-- begin Text provided --
I have thought of some other Ways to overcome Beryl especially with the stress of raising children and all the admin. If you both work why not put the fathers email address down as the main point of contact for all emails/parentmail. Likewise if the father is in an office sat by a phone all day he is the best person to take any phone calls in an emergency.

Ineedacupofteadesperately · 04/11/2018 20:16

I have thought of some other Ways to overcome Beryl especially with the stress of raising children and all the admin. If you both work why not put the fathers email address down as the main point of contact for all emails/parentmail. Likewise if the father is in an office sat by a phone all day he is the best person to take any phone calls in an emergency.

Agree in principle but there are men out there who would ignore all emails and let the children suffer.

Upthread people talked about lack of consequences but I think there are more consequences these days - more women do divorce because their Hs just won't share the work (often discussed in relationships - many times the women will say that they're still doing everything after the split but how freeing it is for there not to be the resentment bourne of another adult in the house refusing to do their fair share). I think the resentment about this causes among some men has fuelled the rise of MRAs. There is often absolute rage that a woman would kick them out because they're lazy.
-- end Text provided --
-- begin Provided records --
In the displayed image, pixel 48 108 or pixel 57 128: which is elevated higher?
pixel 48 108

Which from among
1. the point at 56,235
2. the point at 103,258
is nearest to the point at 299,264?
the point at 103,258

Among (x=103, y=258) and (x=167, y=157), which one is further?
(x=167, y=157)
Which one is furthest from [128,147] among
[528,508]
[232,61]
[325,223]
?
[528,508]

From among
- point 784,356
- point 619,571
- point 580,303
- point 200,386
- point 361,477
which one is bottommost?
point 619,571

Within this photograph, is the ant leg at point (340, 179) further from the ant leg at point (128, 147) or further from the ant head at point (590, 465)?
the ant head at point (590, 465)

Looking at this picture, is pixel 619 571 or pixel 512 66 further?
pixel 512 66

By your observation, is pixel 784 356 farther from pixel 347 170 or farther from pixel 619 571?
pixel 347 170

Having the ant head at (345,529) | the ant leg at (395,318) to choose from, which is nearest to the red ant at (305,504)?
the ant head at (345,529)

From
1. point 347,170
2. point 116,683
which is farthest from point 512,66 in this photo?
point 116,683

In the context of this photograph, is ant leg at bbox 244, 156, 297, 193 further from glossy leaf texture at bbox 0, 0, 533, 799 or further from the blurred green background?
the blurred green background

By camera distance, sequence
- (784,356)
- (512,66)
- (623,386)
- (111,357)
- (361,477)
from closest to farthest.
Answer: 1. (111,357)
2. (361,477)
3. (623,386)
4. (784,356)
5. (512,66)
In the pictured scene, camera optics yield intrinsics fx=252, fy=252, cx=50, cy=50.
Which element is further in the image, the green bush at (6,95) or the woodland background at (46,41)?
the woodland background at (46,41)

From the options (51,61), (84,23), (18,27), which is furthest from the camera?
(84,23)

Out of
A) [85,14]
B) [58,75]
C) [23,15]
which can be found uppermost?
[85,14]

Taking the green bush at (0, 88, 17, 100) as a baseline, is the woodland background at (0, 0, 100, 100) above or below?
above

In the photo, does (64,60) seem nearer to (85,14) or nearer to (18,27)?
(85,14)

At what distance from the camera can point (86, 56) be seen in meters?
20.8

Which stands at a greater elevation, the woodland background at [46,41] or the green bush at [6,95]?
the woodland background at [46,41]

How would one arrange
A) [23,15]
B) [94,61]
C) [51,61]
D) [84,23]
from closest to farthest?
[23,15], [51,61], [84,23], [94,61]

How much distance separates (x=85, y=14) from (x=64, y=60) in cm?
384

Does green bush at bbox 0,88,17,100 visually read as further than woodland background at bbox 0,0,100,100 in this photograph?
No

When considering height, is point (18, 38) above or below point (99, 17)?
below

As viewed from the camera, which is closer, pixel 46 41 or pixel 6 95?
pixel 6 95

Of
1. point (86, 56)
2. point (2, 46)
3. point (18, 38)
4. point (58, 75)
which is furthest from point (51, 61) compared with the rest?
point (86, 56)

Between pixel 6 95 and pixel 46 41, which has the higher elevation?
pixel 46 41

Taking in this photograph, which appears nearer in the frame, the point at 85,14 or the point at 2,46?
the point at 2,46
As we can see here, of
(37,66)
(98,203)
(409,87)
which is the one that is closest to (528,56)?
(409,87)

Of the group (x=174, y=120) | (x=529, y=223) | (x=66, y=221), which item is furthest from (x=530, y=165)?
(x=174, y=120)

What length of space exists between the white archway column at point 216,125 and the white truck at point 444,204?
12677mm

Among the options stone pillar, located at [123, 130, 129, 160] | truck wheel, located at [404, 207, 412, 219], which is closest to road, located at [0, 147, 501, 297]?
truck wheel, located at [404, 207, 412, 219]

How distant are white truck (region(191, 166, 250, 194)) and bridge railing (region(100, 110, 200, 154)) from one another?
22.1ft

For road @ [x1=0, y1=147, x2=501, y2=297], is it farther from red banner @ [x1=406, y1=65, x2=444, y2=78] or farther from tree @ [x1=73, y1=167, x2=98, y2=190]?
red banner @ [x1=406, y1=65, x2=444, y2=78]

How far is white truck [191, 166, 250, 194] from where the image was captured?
-- end Provided records --
> Task description
Write the next part of the forum thread about getting fathers to share the childcare and school admin, starting after its last post.

> Result of the exercise
MickHucknallspinkpancakes · 04/11/2018 21:47

@Ineedacupofteadesperately - i have to say in some ways it's hard not to have someone there at times just to lean on/Sound off with, but after my split with DS's father I found life a lot easier with regards to housework, and home management. It was like having a non communicative toddler at times.

And I also get two completely free weekends a month to get on top of things, indulge myself and catch up with friends.

Because of this, I have a strong social network, and I can only let myself down. Which rarely happens.

I think the way for me to avoid Beryl is to keep her in the "potential partners" house and never find him. Or her again.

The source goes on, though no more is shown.